Kiew - EU-Kommissionspräsidentin Ursula von der Leyen hat bei einem Besuch in Kiew angekündigt, die Analyse des EU-Beitrittsantrags der Ukraine Ende der kommenden Woche abzuschließen. Am Rande von Gesprächen mit dem ukrainischen Präsidenten Wolodymyr Selenskyj lobte die deutsche Spitzenpolitikerin die gut funktionierende Verwaltung des Landes. Zugleich mahnte sie weitere Reformen an. Grundsätzlich würdigte sie die «enormen Anstrengungen und die Entschlossenheit» der Ukraine auf dem Weg in die EU.

EU-Mitgliedschaft wichtig für Ukraine

Die Ukraine hatte kurz nach Beginn des russischen Angriffskriegs einen Antrag auf Aufnahme in die EU gestellt. Die EU-Staaten beauftragten die EU-Kommission daraufhin, eine Empfehlung abzugeben, ob das Land den Status eines Beitrittskandidaten bekommen sollte.

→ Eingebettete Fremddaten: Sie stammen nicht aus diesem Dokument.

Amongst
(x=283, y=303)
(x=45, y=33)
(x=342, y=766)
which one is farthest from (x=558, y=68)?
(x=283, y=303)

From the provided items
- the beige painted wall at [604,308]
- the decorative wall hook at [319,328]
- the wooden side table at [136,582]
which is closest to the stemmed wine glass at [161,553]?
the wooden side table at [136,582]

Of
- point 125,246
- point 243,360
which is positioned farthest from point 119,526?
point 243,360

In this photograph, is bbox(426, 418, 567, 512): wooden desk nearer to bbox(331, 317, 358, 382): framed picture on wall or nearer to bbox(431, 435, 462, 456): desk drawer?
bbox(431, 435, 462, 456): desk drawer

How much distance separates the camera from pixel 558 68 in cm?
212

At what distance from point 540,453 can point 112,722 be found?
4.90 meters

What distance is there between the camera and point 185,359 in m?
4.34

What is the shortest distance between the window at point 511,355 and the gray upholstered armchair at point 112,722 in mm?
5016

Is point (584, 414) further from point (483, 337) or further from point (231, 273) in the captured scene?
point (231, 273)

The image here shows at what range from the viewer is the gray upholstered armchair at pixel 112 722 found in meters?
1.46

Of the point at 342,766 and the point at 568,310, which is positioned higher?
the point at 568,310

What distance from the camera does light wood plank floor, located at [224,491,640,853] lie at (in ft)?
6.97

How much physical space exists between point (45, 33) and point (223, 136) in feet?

Für die Ukraine ist der Weg in die EU von entscheidender Bedeutung, wie Selenskyj am Samstag bekräftigte. «Das ukrainische Volk hat bereits einen riesigen Beitrag bei der Verteidigung der gemeinsamen Freiheit und der gemeinsamen Werte geleistet», sagte er. «Eine positive Antwort der Europäischen Union auf den ukrainischen Antrag zur EU-Mitgliedschaft kann eine positive Antwort auf die Frage sein, ob es überhaupt eine Zukunft des europäischen Projekts gibt.» Selenskyj betonte, die Ukrainer seien sich darüber im Klaren, dass der Kandidatenstatus nur der Anfang des europäischen Wegs wäre.

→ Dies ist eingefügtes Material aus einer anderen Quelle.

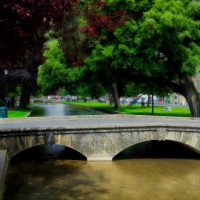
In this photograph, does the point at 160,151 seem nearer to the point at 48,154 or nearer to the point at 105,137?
the point at 105,137

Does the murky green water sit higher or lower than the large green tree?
lower

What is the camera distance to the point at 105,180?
13688 mm

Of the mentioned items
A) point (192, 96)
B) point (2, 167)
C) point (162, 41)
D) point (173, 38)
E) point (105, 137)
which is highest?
point (173, 38)

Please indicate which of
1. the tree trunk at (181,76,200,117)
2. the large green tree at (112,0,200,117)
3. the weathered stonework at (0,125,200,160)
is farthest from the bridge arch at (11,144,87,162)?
the tree trunk at (181,76,200,117)

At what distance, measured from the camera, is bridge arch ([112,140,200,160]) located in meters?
18.4

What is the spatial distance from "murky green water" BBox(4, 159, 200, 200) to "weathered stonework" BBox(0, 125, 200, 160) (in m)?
0.67

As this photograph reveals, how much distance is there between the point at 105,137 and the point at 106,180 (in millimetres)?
3137

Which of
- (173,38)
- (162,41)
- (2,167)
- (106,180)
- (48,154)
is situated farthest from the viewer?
(162,41)

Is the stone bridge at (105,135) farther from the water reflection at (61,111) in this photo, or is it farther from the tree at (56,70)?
A: the water reflection at (61,111)

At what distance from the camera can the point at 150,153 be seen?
63.2 feet

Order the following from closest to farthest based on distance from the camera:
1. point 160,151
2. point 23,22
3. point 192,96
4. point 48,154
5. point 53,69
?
1. point 23,22
2. point 48,154
3. point 160,151
4. point 192,96
5. point 53,69

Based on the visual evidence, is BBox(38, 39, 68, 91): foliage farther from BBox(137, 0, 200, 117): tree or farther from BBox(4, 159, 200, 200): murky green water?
BBox(4, 159, 200, 200): murky green water

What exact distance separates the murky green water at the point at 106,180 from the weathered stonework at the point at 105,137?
674mm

Von der Leyen lässt Entscheidung offen

In Kiew lobte von der Leyen die parlamentarisch-präsidentielle Demokratie des Landes und die gut funktionierende Verwaltung, zugleich mahnte sie Reformen etwa im Kampf gegen Korruption an. Welche Empfehlung ihre Behörde abgeben wird, ließ sie offen. Möglich ist, dass sie sich für einen uneingeschränkten Kandidatenstatus ausspricht. Denkbar wäre aber auch der Status eines potenziellen Beitrittskandidaten. Auf jeden Fall dürfte die Empfehlung an Reformen geknüpft sein. Anschließend müssen die EU-Staaten einstimmig darüber entscheiden, wie es weitergeht. Dies soll bei einem EU-Gipfel am 23. und 24. Juni geschehen.

Die Herausforderung werde sein, aus dem EU-Gipfel mit einer einheitlichen Position hervorzugehen, «die die Tragweite dieser historischen Entscheidungen widerspiegelt», sagte von der Leyen auf der Rückreise nach Polen vor Journalisten. «Ich hoffe, dass wir in 20 Jahren, wenn wir zurückblicken, sagen können, dass wir das Richtige getan haben.»

Mitgliedstaaten noch uneins

Bislang gehen die Ansichten der EU-Staaten jedoch weit auseinander, obwohl die Entscheidung über den Kandidatenstatus nicht die Aufnahmeentscheidung vorwegnimmt und auch nicht mit einem Zeitrahmen verbunden ist. Die Türkei ist schon seit 1999 EU-Beitrittskandidat. Staaten wie Estland, Litauen und Lettland, aber auch Italien oder Irland machen sich dafür stark, die Ukraine zügig zum EU-Kandidaten zu machen. Skeptisch sind etwa die Niederlande und Dänemark.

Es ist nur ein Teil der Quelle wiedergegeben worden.